It has been a little less than three months since we discovered a new feature being developed for Chrome OS that will give users device-specific statistics, real-time resource usage, and diagnostic tools in one native system web app. To avoid any confusion, this is not the “connectivity diagnostics” app that we recently reported. This feature has been in development since mid-August and has undergone numerous updates since it arrived in the Canary channel of Chrome OS.

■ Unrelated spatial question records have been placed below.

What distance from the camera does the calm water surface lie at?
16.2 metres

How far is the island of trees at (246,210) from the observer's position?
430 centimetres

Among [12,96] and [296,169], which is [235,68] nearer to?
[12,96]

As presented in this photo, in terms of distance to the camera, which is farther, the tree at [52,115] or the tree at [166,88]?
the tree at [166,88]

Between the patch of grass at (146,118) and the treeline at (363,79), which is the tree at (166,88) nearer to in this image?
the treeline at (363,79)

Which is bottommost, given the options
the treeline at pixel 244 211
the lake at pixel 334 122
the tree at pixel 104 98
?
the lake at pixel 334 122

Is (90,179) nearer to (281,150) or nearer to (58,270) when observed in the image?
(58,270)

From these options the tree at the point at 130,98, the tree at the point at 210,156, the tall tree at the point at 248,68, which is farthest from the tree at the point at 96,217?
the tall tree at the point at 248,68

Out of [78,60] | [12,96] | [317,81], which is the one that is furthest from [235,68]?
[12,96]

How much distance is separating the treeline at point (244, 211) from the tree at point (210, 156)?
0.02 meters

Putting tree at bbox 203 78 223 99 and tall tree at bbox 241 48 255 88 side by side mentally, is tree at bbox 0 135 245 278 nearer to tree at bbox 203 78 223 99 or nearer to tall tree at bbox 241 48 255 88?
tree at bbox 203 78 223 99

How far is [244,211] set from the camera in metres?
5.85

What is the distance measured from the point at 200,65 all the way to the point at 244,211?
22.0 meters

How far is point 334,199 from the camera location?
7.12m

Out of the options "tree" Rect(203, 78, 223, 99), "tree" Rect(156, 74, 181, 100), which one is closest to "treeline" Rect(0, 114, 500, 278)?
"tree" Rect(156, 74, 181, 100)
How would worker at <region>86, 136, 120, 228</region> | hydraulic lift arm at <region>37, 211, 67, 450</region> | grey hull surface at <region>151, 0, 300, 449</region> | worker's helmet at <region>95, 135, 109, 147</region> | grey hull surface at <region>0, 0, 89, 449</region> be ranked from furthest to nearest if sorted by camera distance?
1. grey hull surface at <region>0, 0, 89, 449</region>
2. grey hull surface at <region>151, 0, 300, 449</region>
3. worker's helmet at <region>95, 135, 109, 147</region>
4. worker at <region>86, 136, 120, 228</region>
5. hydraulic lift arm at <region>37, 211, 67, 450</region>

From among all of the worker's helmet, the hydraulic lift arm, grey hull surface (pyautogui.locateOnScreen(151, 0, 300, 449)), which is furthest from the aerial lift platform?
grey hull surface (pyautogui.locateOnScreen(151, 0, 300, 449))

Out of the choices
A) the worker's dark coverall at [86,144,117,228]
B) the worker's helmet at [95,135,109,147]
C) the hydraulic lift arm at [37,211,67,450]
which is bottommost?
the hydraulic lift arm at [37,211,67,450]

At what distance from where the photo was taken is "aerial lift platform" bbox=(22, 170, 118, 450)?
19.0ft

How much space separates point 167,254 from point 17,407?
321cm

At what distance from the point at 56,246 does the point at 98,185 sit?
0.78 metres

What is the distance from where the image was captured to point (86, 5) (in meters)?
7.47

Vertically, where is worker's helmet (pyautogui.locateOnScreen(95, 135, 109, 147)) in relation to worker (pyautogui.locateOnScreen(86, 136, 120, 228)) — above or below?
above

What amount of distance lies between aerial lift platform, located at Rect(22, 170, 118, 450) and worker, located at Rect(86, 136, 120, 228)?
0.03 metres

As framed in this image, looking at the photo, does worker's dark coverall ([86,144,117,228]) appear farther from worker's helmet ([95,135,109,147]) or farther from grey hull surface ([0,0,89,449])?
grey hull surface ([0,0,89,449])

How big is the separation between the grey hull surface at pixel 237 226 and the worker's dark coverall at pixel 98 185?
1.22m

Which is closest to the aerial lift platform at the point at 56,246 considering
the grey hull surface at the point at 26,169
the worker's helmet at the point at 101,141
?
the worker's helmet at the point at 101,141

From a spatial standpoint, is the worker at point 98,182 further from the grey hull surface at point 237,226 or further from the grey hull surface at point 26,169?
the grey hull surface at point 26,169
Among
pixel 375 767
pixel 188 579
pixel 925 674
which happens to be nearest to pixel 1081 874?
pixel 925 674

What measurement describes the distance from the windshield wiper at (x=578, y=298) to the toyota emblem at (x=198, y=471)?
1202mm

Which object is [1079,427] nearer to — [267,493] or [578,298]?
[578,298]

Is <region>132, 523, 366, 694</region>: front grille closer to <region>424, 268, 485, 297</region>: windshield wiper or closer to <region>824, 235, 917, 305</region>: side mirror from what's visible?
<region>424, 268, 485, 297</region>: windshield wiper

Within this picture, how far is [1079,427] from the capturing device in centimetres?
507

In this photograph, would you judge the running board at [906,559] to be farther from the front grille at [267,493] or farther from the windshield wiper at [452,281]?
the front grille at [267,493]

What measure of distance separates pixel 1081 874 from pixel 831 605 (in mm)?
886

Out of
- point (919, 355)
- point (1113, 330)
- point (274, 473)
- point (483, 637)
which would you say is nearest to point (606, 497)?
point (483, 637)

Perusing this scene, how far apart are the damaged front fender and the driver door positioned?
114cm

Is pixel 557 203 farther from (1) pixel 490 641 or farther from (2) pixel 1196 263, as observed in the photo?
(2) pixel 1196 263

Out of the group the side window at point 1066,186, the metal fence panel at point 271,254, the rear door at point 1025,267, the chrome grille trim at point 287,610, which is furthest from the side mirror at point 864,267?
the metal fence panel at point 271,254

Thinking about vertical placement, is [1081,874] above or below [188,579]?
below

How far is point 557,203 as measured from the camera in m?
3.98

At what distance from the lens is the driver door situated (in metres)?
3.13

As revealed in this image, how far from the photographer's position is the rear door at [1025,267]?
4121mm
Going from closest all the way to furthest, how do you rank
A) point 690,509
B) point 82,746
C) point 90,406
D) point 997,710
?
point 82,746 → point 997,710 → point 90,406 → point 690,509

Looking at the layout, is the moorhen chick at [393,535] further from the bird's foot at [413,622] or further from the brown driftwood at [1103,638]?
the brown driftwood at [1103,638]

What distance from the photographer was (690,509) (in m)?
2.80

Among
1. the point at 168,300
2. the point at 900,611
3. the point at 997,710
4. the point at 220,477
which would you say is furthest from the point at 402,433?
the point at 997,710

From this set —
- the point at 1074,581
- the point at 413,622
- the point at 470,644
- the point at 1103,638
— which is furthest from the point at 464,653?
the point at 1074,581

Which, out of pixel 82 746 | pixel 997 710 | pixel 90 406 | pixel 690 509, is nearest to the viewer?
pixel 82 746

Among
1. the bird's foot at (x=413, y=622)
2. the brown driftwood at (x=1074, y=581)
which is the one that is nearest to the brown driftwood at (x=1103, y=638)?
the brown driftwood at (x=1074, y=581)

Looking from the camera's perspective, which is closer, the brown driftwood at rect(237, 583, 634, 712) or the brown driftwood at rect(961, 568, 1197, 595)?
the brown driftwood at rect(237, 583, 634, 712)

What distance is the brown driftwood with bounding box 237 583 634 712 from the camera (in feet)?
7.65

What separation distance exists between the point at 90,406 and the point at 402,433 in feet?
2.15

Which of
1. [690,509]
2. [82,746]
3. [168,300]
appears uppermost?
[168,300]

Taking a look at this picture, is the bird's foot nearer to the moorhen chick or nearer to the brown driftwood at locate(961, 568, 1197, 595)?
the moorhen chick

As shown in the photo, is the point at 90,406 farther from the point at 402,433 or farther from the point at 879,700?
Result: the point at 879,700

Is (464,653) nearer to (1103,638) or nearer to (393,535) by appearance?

Previous updates brought a cleaner UI to the diagnostic app and eventually, the tool began reporting “dynamic” system data to include CPU and memory usage, CPU temperature, and basic information about the device’s hardware. I put dynamic in quotes because until recently, this information was just a generic mock-up from the developers that spit out a repeating pattern of system data and dummy hardware IDs. A more recent update to the Canary channel has brought the most significant changes we’ve seen in the fact that the diagnostic app is now reporting actual, real-time data from the Chrome OS system.
You can see in the image above, the device I am using is codenamed ‘Dratini’ which happens to be the HP Pro c640 Chromebook and it is rocking a 10th Gen Core i7 and 16270844 KB of memory or approximately 16GB. More importantly, further down the page, you can see dynamic CPU and memory usage, and right now, it appears to be very accurate when I compare it to the data reported by the COG system viewer app. You can also see current battery information such as charge remaining, the full charge amount, time until full, etc. This information is steadily staying within one percent of the battery info in the system tray. As I speculated, this data is likely pulling from the crosh shell battery test command.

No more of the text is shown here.